DATA EXTRACT:
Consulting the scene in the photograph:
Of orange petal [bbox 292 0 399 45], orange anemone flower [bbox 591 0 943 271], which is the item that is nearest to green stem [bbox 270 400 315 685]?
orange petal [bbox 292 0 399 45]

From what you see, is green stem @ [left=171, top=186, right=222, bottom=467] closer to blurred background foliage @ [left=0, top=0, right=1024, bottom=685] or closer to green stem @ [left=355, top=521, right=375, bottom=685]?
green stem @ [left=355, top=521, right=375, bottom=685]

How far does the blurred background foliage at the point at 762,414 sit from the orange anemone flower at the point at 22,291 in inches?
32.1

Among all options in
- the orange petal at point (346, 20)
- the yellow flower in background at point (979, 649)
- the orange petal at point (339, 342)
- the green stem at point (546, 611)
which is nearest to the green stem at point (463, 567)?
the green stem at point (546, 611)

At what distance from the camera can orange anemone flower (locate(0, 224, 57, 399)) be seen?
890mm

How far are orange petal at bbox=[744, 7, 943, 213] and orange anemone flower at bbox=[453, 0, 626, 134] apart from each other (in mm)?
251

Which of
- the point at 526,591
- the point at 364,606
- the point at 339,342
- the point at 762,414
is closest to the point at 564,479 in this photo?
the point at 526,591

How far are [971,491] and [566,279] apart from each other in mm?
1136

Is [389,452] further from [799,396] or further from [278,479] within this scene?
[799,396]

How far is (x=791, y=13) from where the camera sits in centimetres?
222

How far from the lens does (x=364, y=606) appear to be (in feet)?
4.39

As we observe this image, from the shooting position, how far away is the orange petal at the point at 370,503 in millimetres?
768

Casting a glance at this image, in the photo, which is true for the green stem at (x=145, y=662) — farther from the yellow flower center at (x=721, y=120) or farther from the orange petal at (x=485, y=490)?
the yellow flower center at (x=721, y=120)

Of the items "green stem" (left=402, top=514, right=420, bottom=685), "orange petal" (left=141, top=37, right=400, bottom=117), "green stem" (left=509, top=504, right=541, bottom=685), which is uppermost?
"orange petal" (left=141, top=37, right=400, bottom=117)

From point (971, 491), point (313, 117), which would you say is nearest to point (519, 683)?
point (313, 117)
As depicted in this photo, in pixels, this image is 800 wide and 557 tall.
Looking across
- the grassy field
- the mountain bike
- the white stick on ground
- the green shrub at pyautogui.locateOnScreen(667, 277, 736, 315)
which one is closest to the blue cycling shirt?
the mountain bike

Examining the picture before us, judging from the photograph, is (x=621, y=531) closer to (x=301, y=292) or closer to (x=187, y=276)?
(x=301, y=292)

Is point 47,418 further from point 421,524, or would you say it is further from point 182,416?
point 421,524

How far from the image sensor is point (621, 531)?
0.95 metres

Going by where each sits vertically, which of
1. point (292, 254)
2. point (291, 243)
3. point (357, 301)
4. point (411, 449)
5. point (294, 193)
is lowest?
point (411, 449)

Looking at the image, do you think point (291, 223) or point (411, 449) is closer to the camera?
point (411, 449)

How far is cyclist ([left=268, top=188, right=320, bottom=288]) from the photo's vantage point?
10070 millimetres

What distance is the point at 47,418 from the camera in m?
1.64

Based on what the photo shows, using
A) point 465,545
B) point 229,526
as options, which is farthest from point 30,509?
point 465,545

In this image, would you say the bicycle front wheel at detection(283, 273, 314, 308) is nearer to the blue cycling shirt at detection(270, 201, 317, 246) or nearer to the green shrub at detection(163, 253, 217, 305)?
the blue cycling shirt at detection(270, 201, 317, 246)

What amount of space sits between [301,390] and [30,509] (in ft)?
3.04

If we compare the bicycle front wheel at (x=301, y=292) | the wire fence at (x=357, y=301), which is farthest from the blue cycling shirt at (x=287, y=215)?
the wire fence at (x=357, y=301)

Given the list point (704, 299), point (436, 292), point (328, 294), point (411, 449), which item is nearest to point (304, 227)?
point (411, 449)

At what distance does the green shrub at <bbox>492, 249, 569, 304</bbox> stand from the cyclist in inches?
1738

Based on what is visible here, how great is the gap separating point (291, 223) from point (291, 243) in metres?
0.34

GOAL: Through the last line of the entries above, beginning at the line containing "What amount of", transcribe each line exactly, both ends included and nothing more.

RESPONSE TO THE TASK:
What amount of space sits between [301,390] and [30,509] (in ft)?
3.04

If we compare the bicycle front wheel at (x=301, y=292) | the wire fence at (x=357, y=301), which is farthest from the blue cycling shirt at (x=287, y=215)?
the wire fence at (x=357, y=301)

Given the list point (704, 299), point (436, 292), point (328, 294), point (411, 449), which item is nearest to point (304, 227)?
point (411, 449)

At what distance does the green shrub at <bbox>492, 249, 569, 304</bbox> stand from the cyclist in inches?
1738

Based on what is visible here, how great is the gap separating point (291, 223) from point (291, 243) in metres?
0.34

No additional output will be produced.